Battle (c. 1480–85), Bertoldo di Giovanni. Museo Nazionale del Bargello, Florence. Photo: Mauro Magliani; su concessione del Ministero per i beni e le attività culturali

Bertoldo’s playful obscurity and engagement with antiquity were not the only qualities that endeared him to Lorenzo. He was also an able propagandist for the Medici cause. Take the medal he produced to commemorate the Pazzi Conspiracy, an assassination plot against the Medici in 1478 from which Lorenzo narrowly escaped and which left his brother Giuliano dead. Rather than treat obverse and reverse distinctly, as he did in the five other medals on display, Bertoldo made the two faces mirror one another, adapting their particulars to emphasise the slaughter of one sibling and the survival of the other. In doing so, he offered a meditation on the fact that the trauma of loss and the power of resilience are two sides of the same coin. So personal is this message, in fact, that one could forget that the medal, circulated throughout Europe, was part of a campaign to win support for Florence in the war it had waged on those involved in the conspiracy, including the Papal States and Naples. That the medal might serve at once as a token of grief and an instrument for exacting retribution was an irony that Bertoldo and Lorenzo could share.
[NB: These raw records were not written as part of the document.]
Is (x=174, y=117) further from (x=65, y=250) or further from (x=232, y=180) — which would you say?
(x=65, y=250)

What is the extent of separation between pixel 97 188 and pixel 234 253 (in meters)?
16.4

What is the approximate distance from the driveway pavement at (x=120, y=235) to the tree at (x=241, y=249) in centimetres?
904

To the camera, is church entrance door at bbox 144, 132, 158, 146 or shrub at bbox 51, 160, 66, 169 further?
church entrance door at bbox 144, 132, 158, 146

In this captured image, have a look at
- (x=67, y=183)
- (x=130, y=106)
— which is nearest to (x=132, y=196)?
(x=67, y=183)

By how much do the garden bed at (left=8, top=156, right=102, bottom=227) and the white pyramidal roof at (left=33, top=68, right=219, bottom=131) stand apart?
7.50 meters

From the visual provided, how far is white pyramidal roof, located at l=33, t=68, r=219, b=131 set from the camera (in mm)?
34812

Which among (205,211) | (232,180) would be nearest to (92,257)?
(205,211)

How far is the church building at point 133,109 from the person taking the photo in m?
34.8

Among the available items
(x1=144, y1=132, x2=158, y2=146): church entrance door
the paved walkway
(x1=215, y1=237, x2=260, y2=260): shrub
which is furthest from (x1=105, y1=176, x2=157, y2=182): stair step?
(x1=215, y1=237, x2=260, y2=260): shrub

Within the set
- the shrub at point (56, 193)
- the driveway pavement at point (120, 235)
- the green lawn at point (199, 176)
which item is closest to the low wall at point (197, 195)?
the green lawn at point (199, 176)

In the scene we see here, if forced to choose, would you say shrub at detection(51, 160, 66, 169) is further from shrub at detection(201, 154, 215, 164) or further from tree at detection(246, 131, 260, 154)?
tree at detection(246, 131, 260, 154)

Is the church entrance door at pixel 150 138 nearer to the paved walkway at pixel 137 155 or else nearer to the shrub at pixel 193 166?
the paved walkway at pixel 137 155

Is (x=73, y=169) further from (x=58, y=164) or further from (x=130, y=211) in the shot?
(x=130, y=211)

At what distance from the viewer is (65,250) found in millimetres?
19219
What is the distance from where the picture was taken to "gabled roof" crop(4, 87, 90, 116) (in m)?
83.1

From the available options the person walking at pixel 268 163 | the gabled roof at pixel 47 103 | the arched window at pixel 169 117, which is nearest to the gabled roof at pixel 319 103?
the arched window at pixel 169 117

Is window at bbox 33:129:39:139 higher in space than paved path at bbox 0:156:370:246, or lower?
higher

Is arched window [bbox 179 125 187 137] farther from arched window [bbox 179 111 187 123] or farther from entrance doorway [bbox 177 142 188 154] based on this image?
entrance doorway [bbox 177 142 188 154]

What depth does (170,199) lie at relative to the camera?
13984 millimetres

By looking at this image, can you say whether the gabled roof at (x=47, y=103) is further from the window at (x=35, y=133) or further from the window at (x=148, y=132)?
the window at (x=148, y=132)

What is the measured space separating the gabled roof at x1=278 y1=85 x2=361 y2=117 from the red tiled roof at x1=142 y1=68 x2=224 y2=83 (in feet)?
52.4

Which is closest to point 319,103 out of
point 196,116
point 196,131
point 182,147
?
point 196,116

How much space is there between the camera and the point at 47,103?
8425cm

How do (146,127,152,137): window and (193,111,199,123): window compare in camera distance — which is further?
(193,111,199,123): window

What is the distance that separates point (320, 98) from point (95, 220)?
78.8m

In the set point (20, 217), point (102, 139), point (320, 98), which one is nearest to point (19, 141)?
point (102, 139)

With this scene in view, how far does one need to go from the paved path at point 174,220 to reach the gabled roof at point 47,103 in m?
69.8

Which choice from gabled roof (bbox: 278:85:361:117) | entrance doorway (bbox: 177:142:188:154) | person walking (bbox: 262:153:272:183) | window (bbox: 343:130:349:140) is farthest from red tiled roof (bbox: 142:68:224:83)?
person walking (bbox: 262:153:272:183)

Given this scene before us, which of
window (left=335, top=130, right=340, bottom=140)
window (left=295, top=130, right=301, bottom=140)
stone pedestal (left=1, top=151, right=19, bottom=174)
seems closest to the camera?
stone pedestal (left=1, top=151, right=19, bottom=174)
The care with which Bertoldo fashioned his sculptures to suit Lorenzo’s demands may be the crux of the exhibition, and an affirmation of how different Bertoldo was from Donatello and Michelangelo. While their lives were spent on the move, Bertoldo devoted most of his documented career to Lorenzo’s programme of cultural renewal. Whether his sculptures appealed to the private sensitivities of his patron and his circle, or shaped diplomatic relationships with powerful figures abroad, Bertoldo lent support to Lorenzo’s motto ‘Le temps revient’, that the times were changing for the better (even if that conviction proved false). Bertoldo died in 1491, while working on the monumental glazed relief that here rings three walls of the Frick’s south gallery. Within six months, his great patron and friend was also dead, and there loomed a greater tragedy: the exile of the Medici from Florence in 1494, bringing to an end the golden age that the two had sought to cultivate.

The exhibition’s many themes are incisively analysed in the catalogue, the most consequential text on the sculptor yet produced. With this volume to add to bookshelves and course syllabi, Bertoldo may become, if not quite the household name he was in his own time, at least a more familiar one in ours.

‘Bertoldo di Giovanni: The Renaissance Sculpture in Medici Florence’ is at the Frick Collection, New York, until 12 January.